### EXTRAIT CHOISI
● ● ●
Matthieu Lépine : « En 2019, la France était le pays comptant le plus de morts au travail » !

Publié le 24/01/2024

Sortir les morts au travail des faits divers : c’est le combat de Matthieu Lépine, professeur d’histoire-géographie à Montreuil (93). Lorsqu’il n’enseigne pas, il passe son temps libre à éplucher la presse régionale pour recenser les accidents mortels et comprendre les conditions dans lesquels ils surviennent. L’Hécatombe invisible, paru en 2023 aux éditions du Seuil, est la somme de son travail. Il y dévoile la réalité sociologique des morts au travail, redonne un nom et un visage aux travailleurs décédés – certains sont en photos à la fin du livre – et montre que certains secteurs et certaines tranches d’âge sont plus touchés. Il fait également revivre des figures historiques, médecins et inspecteurs du travail, qui ont permis à partir du dix-neuvième siècle de mieux protéger les salariés et de construire le droit du travail. Rencontre.

Seuil

Actu-Juridique : Comment avez-vous commencé ce travail sur les morts au travail ?

Matthieu Lépine : En janvier 2016, Emmanuel Macron, alors ministre de l’Économie, avait déclaré : « Au sein d’une entreprise, l’entrepreneur est celui qui prend tous les risques, parce qu’il peut tout perdre, lui ». Cette phrase laissant entendre qu’il n’y a que l’entrepreneur qui prend les risques avait été pour moi un déclic. Je ne m’y connaissais pas à l’époque en accident du travail. Après cette sortie, qui avait déclenché une polémique, j’avais effectué quelques recherches et découvert, entre autres, le livre Hector est mort, écrit en 2001 par François Ruffin, alors journaliste, au sujet de la mort d’un jeune travailleur sur un chantier d’insertion à Amiens en 2001. Dans les mois qui ont suivi, le débat sur la loi Travail était au cœur des débats, et les conditions de travail discutées. À la fin de l’année 2016, j’ai fait un premier recensement des accidents du travail. À partir de 2019, je me suis lancé dans un recensement quotidien. J’ai repris la démarche du journaliste David Dufresne, spécialisé sur les violences policières. À chaque fois qu’une violence lui était signalée, il faisait un tweet sur son compte, qui commençait par « Allô place Beauvau » et donnait le nombre de cas qu’il avait signalés depuis le début de son travail de recensement. En janvier 2019, en plein mouvement des Gilets jaunes, je lance « Allô Muriel Pénicaud ». Je ne me doutais pas que je ferais ça pendant plusieurs années.
● ● ●
### DONNÉES AFFICHÉES
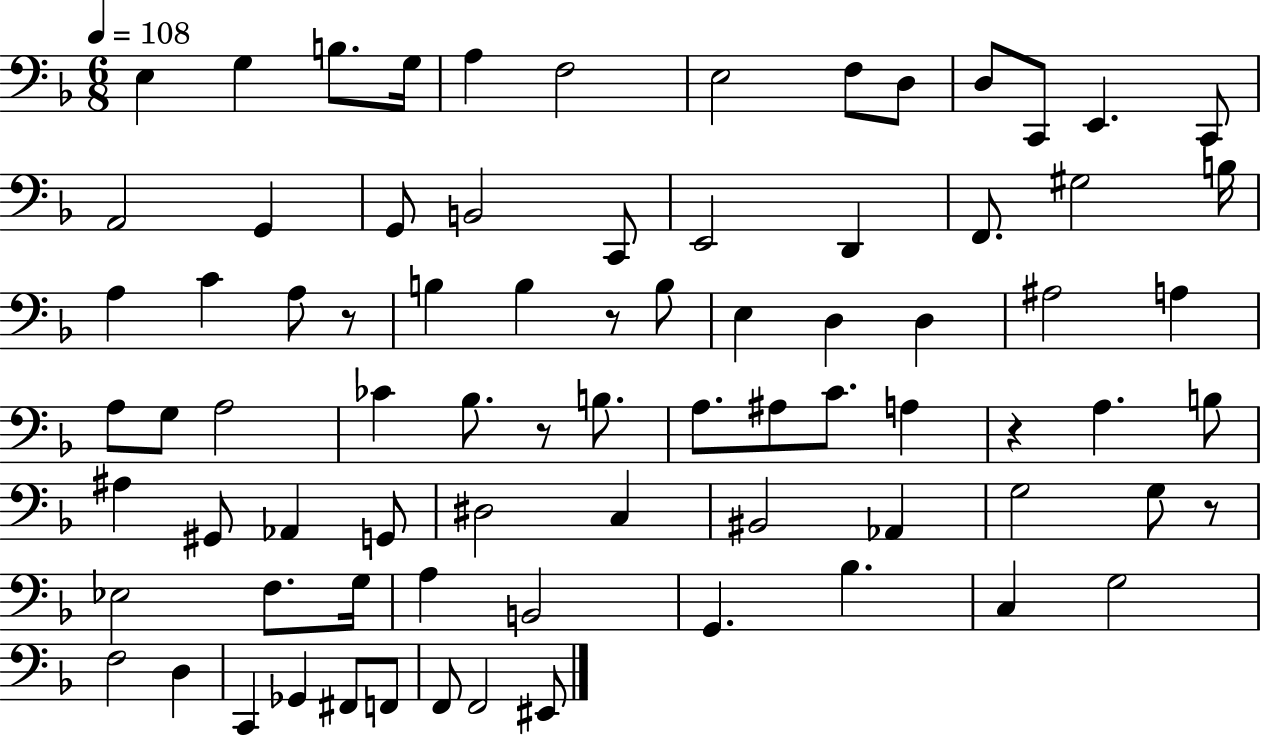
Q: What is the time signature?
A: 6/8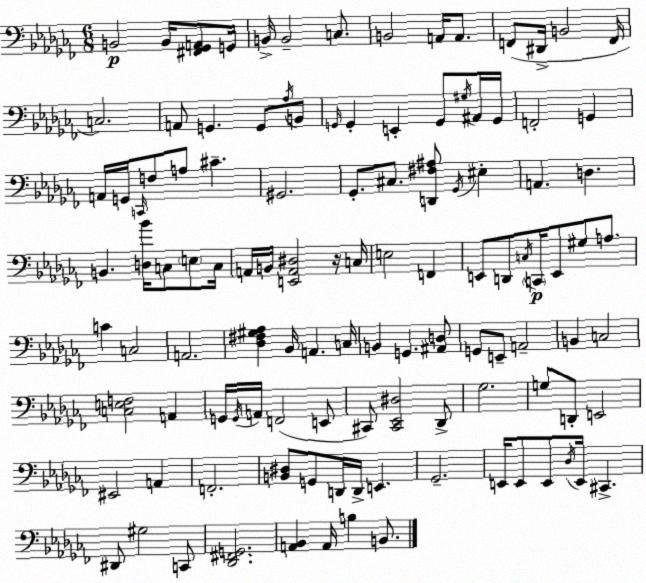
● ● ●
### CONSIGNES
1) Dans l'entretien avec Matthieu Lépine, quel nom porte l'initiative qu'il lance en janvier 2019 ?
2) Reprenez l'entretien avec Matthieu Lépine sur les morts au travail à partir de l'endroit où il s'arrête.

### RÉPONSES
1) Il lance « Allô Muriel Pénicaud ».

2)
AJ : Comment procédez-vous ?

Matthieu Lépine : J’ai une alerte Google avec des mots-clés : « accidents du travail », « mort », « ouvrier » je reçois de cette manière une vingtaine de mails par jour. J’épluche ensuite la presse quotidienne régionale en ligne, qui est ma principale source d’information. Comme il n’y a pas un article à chaque mort au travail, il y a plein d’accidents que je ne verrai jamais. Pour qu’un article soit fait sur le sujet, il m’arrive d’interpeller les médias locaux, quand je suis informé d’un accident par un membre de la famille, des voisins ou des personnes qui habitaient à côté du chantier. Depuis le début de l’année 2023, j’ai dénombré 280 morts au travail. Il y en a certainement eu beaucoup plus en réalité.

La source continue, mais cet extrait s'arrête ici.